Another lawyer who moved in-house and no longer holds a practice certificate said he decided to leave in 2024 because an offer came in with better pay and hours.

Joshua Chiam, 31, does not plan to return to private practice. “It’s not as if they pay you so astronomically well that you are chained by golden handcuffs. And if what you’re looking for is not just salary but actual work-life balance, then those apparent golden handcuffs don’t mean as much,” he said.

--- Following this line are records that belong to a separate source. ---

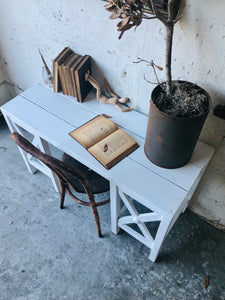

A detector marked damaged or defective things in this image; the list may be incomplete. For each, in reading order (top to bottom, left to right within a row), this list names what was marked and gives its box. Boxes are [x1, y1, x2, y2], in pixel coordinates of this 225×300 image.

rusty metal pot [145, 81, 210, 168]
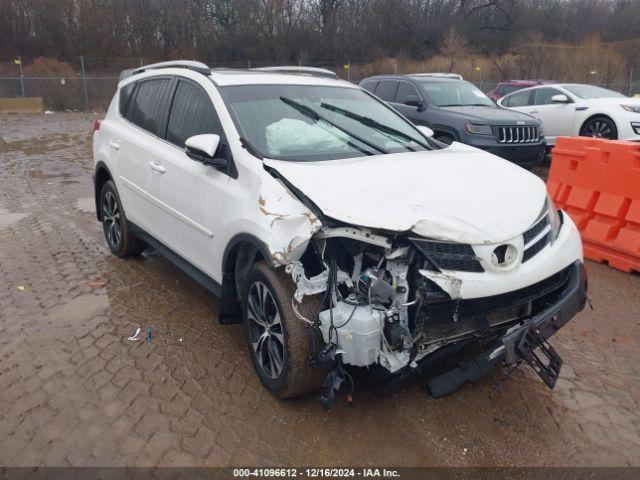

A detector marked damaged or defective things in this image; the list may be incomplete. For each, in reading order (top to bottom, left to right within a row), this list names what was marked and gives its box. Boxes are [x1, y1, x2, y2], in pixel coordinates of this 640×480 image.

damaged white suv [92, 61, 588, 404]
crumpled hood [262, 143, 548, 244]
broken headlight [544, 194, 560, 244]
crushed front end [288, 204, 588, 406]
destroyed bumper [428, 260, 588, 396]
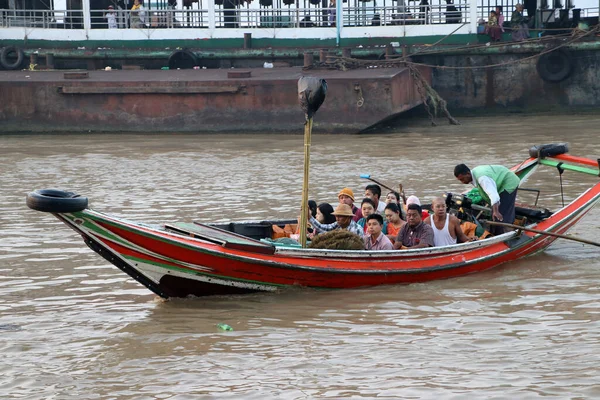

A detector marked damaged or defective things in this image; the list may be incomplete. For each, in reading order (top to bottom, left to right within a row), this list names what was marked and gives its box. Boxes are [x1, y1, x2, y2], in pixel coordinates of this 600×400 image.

rusty metal hull [0, 67, 426, 133]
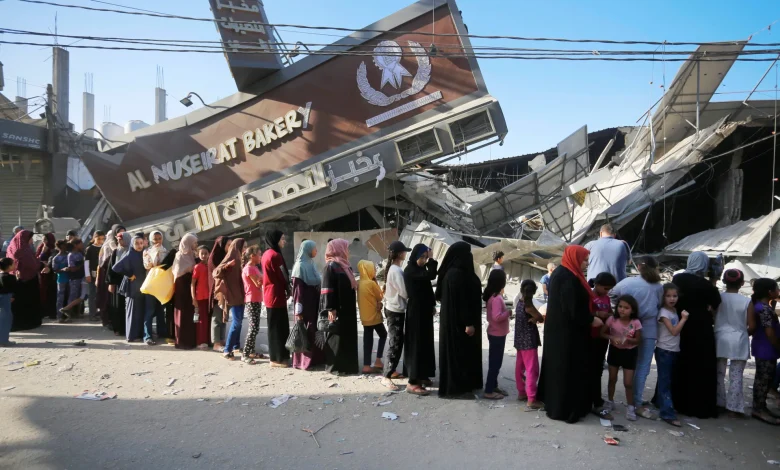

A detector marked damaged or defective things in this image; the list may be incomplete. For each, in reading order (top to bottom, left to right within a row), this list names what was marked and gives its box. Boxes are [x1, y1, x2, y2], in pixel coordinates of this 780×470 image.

shattered roof panel [660, 208, 780, 255]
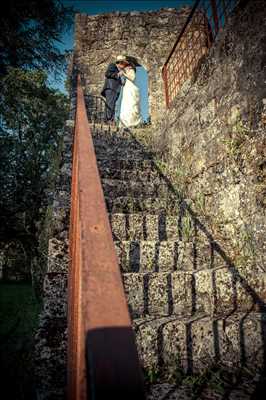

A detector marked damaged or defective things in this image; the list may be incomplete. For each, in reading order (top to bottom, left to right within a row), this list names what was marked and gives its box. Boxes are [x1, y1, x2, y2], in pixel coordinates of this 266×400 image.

rusty metal handrail [163, 0, 240, 108]
rusty metal handrail [66, 75, 145, 400]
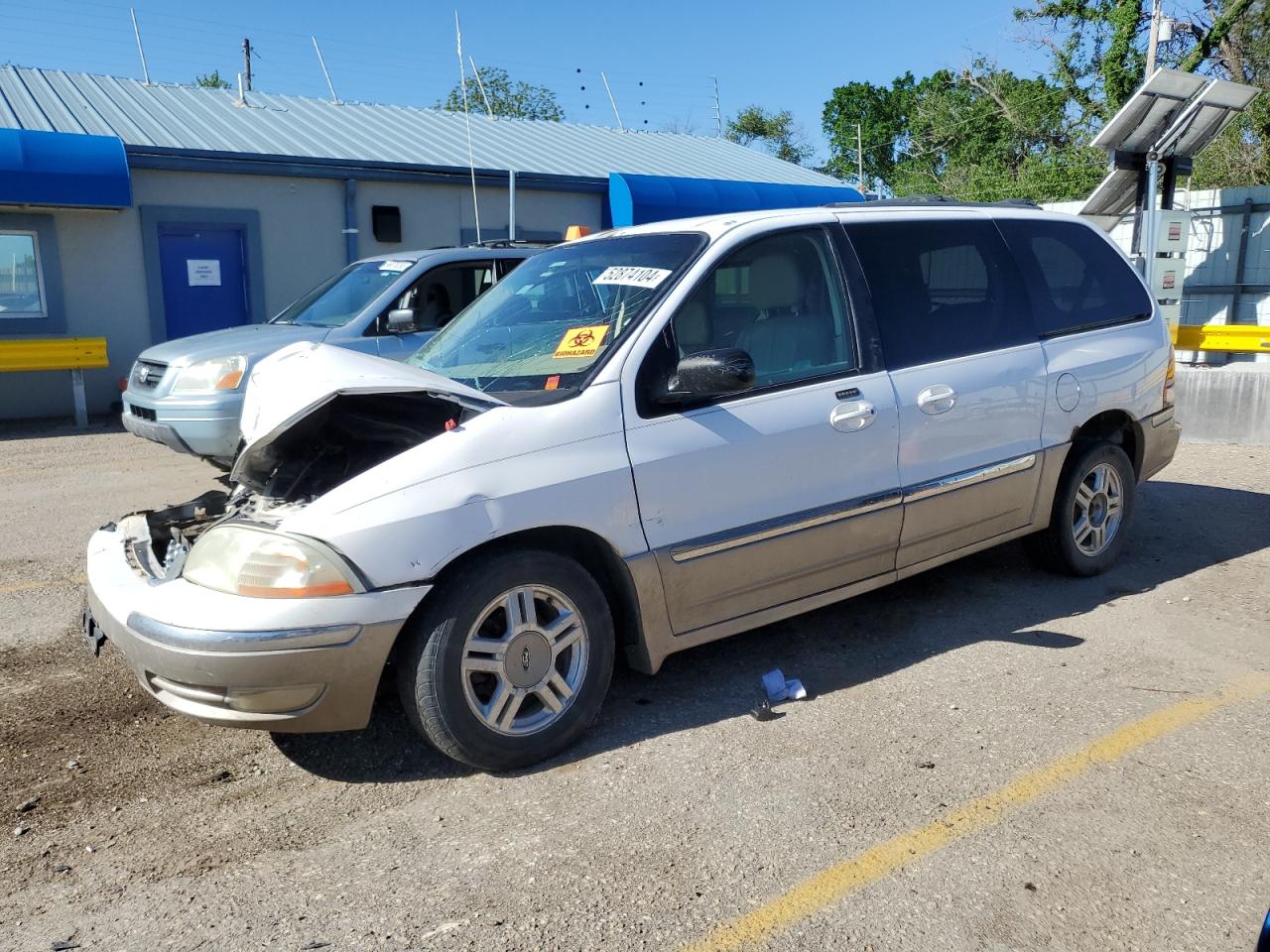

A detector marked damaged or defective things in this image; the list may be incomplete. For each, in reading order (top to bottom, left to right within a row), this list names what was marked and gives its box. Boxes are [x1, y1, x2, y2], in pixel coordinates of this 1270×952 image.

crumpled hood [132, 320, 327, 365]
crumpled hood [233, 345, 500, 492]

According to Randstad Singapore’s 2025 market outlook, the average amount a lawyer starting out in a local firm would make a month is S$6,500 (US$5,000). This is higher than the median gross monthly salary of S$4,500 for graduates in Singapore last year.

Order in court

The study found that factors also existed in the courtrooms with lawyers citing court deadlines and interactions with judges as significant sources of stress. Timelines were influenced by disposition-rate targets or time-bound goals rather than the circumstances of each individual case, some respondents said.

In response to the study, a Singapore Courts spokesman said the Judiciary and Law Society would set up a joint working committee to analyse the feedback on court-imposed pressures and courtroom conduct and use the findings to develop initiatives supporting practitioner well-being while maintaining effective administration.

The committee will also study if the current case management practices and timeline expectations remain calibrated to practice today, including the complexity of matters and resource constraints that practitioners face.

“We have always recognised that timely justice is not a bureaucratic target – it is a fundamental issue of access to justice that benefits parties to any proceeding before the courts,” the spokesman said. However, this timeliness should not come at an unreasonable cost to the practitioners, who were “essential partners in the delivery of justice”.

The main entrance of the State Courts in Singapore. Photo: AP
The main entrance of the State Courts in Singapore. Photo: AP

Another aspect to be looked into will be whether dialogue mechanisms and feedback channels are working and if there is enough awareness of them. There were two formal judicial complaints in the last three years, which the spokesman said were investigated thoroughly.

Chief Justice Sundaresh Menon stressed that Singapore courtrooms must remain places of dignity, professionalism and mutual respect and all judges and judicial officers were held to these strict tenets of conduct.

“We look forward to working closely with the Law Society to address these findings and to ensure a supportive and sustainable environment for all practitioners – particularly those at the start of their careers, for whom the culture of our courts will shape whether they see litigation as a calling worth pursuing,” Menon said.

Singapore’s Ministry of Law said in a statement that that it was important to have open and honest conversations about balancing industry and individual professional growth with the well-being and long-term sustainability of working in legal practice.

The problem of lawyers quitting is not unique to Singapore; across the region there have been reports of anxiety and stress leading to walkouts.

In 2023, India’s then chief justice Dhananjaya Yashwant Chandrachud equated junior lawyers to slave workers, saying they were overworked and underpaid. He urged senior members of the bar to pay them decent salaries.

Law Society Journal in 2024 reported that in Hong Kong, almost half of those in the profession reported suffering from burnout. In 2022, 65 per cent of lawyers were feeling anxious or on edge and 43 per cent said they had experienced mental health problems in the past year.